Helena no dudó en salir escopeteada del vehículo, sin tan siquiera darle tiempo a su madre de retenerla.
—¿Qué quieres decir con «dónde está Claire»? —exigió Helena, apretando los puños con tal fuerza que los brazos empezaron a temblarle—. ¿Dónde la has visto por última vez?
—En el asiento del copiloto —respondió Matt con voz débil, señalando su coche.

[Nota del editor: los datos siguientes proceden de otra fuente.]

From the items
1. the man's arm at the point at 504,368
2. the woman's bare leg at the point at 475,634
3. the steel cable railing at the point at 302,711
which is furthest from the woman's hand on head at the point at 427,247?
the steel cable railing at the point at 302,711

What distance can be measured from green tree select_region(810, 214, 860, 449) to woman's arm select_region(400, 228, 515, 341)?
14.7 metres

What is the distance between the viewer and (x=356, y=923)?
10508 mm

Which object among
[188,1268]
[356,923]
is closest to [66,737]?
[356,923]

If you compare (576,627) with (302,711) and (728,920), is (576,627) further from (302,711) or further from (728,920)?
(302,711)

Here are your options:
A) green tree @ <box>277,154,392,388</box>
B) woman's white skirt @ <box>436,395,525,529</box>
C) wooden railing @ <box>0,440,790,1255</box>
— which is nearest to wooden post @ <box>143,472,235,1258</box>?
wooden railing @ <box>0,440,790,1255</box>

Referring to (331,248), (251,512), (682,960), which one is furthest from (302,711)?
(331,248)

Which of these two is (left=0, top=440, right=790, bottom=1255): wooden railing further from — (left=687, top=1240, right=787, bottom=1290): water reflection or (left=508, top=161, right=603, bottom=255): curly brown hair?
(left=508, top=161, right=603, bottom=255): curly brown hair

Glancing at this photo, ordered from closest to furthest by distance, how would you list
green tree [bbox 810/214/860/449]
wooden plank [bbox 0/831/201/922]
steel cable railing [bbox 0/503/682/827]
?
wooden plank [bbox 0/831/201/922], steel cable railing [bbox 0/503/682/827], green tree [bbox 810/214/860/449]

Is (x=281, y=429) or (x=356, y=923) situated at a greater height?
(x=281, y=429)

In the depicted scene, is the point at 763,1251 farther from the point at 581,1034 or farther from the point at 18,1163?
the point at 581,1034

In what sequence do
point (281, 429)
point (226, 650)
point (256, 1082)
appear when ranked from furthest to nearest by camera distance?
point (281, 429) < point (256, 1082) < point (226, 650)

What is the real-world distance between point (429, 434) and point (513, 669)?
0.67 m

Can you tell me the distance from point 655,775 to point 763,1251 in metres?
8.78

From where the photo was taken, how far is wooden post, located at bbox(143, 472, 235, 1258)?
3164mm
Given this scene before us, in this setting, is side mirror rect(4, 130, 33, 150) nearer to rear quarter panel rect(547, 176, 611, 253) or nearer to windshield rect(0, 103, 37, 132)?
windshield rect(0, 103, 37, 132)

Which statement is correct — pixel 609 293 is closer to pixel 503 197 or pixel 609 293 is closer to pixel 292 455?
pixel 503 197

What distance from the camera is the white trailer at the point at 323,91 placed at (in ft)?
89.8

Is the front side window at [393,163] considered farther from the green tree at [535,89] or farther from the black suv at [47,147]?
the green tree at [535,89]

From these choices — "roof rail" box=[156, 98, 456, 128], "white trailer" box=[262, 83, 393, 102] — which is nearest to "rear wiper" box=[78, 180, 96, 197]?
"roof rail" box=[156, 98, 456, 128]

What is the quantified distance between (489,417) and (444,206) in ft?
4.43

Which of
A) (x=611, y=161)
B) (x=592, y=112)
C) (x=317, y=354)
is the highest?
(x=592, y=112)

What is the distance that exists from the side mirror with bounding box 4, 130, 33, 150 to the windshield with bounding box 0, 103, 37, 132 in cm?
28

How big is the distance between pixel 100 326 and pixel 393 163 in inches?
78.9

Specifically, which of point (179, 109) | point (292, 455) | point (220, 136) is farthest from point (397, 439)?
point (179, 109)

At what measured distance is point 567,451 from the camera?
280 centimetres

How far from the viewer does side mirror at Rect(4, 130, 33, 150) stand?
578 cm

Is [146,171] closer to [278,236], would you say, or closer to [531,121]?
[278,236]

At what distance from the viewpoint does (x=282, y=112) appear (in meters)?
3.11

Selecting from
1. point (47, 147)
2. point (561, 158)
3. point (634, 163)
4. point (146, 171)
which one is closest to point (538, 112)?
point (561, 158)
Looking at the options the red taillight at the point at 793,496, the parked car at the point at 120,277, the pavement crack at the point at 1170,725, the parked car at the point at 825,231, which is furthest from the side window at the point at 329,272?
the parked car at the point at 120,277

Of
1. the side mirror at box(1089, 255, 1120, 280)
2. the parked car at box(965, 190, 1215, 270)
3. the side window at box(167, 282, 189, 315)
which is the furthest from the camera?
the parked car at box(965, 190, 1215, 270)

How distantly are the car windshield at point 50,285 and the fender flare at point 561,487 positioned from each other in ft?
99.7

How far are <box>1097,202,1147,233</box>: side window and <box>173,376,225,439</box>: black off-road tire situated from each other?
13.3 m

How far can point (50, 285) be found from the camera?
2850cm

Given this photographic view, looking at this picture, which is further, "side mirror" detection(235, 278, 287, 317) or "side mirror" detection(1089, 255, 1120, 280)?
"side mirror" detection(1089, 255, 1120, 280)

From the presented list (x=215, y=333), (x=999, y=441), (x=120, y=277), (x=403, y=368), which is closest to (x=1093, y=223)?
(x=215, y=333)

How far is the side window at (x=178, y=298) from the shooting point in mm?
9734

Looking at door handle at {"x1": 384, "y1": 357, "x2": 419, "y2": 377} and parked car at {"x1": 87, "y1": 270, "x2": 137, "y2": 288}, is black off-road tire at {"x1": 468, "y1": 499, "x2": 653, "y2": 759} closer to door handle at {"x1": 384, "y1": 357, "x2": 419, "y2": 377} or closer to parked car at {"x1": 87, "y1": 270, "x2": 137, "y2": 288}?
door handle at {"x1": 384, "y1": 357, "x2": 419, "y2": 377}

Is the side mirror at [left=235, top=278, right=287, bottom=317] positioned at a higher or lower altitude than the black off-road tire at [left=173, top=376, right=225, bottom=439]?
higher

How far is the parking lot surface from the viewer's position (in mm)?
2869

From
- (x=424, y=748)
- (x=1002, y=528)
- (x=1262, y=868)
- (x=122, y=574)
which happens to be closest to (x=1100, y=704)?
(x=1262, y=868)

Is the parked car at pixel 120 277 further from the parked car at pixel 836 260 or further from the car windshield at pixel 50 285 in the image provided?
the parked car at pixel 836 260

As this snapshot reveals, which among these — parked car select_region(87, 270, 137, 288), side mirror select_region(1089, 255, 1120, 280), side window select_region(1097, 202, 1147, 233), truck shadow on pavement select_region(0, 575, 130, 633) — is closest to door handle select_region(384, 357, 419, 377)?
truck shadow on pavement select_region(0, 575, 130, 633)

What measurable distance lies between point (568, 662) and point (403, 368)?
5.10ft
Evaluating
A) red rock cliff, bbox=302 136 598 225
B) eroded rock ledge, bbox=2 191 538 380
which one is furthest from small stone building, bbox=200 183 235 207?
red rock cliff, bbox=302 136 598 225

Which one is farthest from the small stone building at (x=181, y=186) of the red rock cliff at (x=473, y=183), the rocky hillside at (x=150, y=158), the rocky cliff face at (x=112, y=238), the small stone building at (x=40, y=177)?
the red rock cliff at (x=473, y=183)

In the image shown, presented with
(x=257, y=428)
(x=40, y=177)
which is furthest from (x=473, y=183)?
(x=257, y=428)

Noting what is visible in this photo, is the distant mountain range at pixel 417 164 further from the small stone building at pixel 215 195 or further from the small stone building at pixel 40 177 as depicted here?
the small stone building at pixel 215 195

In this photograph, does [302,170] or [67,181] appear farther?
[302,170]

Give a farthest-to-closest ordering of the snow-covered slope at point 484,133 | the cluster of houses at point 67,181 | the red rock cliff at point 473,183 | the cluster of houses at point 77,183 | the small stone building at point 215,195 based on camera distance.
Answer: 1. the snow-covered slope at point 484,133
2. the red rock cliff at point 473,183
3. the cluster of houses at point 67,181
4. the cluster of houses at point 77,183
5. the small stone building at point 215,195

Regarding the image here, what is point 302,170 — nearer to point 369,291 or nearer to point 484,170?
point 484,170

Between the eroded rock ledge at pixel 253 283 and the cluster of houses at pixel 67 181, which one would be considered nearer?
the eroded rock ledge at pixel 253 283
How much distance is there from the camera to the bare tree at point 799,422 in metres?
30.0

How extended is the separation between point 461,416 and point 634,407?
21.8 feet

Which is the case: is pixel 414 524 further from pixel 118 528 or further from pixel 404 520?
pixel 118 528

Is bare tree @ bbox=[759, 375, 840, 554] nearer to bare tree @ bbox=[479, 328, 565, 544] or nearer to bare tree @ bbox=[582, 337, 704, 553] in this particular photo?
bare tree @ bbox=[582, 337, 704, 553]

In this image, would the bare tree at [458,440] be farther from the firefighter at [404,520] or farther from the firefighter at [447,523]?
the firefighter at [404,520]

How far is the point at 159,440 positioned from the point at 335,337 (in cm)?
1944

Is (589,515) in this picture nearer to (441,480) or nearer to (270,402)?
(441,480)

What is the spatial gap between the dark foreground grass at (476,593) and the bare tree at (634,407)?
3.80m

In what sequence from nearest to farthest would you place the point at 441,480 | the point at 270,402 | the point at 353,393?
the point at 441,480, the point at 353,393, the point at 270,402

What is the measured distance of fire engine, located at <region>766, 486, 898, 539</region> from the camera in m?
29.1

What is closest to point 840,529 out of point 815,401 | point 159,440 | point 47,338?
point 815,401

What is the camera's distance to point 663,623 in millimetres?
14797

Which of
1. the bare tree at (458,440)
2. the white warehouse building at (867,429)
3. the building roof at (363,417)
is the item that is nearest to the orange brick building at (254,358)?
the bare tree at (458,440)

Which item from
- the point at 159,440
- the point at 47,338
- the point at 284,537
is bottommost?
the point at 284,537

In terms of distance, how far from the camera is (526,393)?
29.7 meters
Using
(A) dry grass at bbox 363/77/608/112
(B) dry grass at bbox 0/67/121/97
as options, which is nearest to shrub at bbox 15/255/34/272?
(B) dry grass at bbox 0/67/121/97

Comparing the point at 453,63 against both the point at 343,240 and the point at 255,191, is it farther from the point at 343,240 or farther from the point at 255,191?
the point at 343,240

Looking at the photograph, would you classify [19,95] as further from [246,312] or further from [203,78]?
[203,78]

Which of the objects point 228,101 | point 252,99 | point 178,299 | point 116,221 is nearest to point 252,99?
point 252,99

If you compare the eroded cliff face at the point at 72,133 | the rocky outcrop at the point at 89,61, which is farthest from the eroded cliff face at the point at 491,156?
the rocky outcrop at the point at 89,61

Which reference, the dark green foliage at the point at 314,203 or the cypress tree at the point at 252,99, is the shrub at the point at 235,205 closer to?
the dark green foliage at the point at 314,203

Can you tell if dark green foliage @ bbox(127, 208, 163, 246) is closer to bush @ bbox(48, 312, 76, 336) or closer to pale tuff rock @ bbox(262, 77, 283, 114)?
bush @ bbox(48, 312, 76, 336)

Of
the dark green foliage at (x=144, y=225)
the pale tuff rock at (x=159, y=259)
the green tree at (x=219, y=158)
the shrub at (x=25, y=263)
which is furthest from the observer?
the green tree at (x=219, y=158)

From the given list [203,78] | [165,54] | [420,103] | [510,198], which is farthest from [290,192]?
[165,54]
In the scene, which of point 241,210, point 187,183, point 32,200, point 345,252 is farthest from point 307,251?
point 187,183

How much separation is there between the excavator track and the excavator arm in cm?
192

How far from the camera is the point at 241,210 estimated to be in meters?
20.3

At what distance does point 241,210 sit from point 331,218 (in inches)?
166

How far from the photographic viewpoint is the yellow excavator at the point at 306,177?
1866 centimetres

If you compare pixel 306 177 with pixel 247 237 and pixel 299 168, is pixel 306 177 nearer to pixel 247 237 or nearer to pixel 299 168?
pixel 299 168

De golpe, el cuerpo de Jasón se puso en tensión, rígido. Al moverse con suma velocidad, su silueta se difuminó, tornándose una sombra borrosa. La figura se trasladó hasta el coche de Matt y arrancó la puerta de cuajo con una sola mano mientras, con la otra, recogía con ternura a Claire de la parte inferior del cuadro de manos. La jovencita estaba inconsciente, sangrando y tan débil y frágil que parecía una muñequita de algodón.
—No —musitó Jasón—. Se suponía que debías mantenerte alejada de mí.
Jasón se inclinó hacia Claire, acercándose a ella, casi rozándola con los labios, y durante unos segundos se quedó quieto, como una estatua.
—¿Cómo está? —preguntó enseguida Ariadna.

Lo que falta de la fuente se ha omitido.